Wapres minta pengeras suara masjid diatur

Wapres Boediono meminta penggunaan pengeras suara diatur agar suaranya tidak terlalu keras.
Keterangan gambar, Wapres Boediono meminta penggunaan pengeras suara diatur agar suaranya tidak terlalu keras.

Wakil Presiden Boediono meminta penggunaan pengeras suara di masjid-masjid diatur supaya suaranya tidak terlalu keras dan menyentak.

Hal ini disampaikan Boediono dalam pidato pembukaan Muktamar VI Dewan Masjid Indonesia di Jakarta, Jumat (27/04).

"Apa yang saya rasakan, barangkali juga dirasakan oleh orang lain, yaitu bahwa suara azan yang terdengar sayup-sayup dari jauh, terasa lebih merasuk ke sanubari kita dibanding suara yang terlalu keras, menyentak, dan terlalu dekat ke telinga kita," kata Boediono, dalam pidatonya, seperti dikutip situs resmi Kantor Wakil Presiden.

Wapres kemudian meminta agar para pimpinan masjid di seluruh Indonesia untuk membahas persoalan ini.

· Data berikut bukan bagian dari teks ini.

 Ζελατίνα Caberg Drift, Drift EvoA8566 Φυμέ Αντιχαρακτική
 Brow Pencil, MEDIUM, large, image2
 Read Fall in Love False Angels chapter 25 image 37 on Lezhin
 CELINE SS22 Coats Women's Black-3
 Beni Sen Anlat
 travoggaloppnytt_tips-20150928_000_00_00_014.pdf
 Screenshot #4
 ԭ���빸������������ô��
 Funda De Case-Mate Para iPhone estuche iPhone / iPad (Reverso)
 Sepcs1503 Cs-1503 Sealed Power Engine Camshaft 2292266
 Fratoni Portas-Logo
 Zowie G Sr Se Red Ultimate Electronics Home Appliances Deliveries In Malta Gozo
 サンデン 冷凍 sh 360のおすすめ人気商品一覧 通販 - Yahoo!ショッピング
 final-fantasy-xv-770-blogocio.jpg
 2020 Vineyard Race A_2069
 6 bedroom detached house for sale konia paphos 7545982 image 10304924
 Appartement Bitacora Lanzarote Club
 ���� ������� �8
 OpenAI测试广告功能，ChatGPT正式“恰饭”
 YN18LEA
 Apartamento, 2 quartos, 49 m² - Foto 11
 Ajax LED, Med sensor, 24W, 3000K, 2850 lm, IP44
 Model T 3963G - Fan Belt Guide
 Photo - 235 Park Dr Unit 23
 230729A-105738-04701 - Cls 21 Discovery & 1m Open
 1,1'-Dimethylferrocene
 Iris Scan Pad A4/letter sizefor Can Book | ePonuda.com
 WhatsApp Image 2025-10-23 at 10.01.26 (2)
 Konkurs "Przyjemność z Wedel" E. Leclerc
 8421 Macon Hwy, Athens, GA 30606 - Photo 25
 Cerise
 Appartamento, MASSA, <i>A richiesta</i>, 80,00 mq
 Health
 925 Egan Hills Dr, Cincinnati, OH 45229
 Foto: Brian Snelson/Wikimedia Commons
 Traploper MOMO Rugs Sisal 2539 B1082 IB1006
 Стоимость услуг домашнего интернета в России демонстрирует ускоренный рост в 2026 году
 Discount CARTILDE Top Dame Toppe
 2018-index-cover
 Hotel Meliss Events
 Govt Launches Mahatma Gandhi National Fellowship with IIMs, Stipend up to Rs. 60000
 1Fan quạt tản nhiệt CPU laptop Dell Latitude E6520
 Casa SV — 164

"Dewan Masjid Indonesia kiranya juga dapat mulai membahas, umpamanya, tentang pengaturan penggunaan pengeras suara di masjid-masjid," lanjutnya.

Masjid dan radikalisme

Juru bicara Wakil Presiden Jopie Hidayat yang dihubungi secara terpisah mengatakan, pidato wakil presiden soal pengeras suara masjid itu ditujukan kepada para takmir masjid yang menghadiri acara muktamar tersebut.

"Konteksnya jelas, karena beliau berpidato pada acara yang dihadiri para takmir masjid di seluruh Indonesia," kata Jopie Hidayat, saat dihubungi wartawan BBC Indonesia, Heyder Affan.

Dalam bagian lain pidatonya, Boediono juga meminta masjid dijaga supaya tidak jatuh ke tangan mereka yang menyebarkan gagasan radikalisme, fanatisme yang bisa berujung pada kekerasan dan terorisme.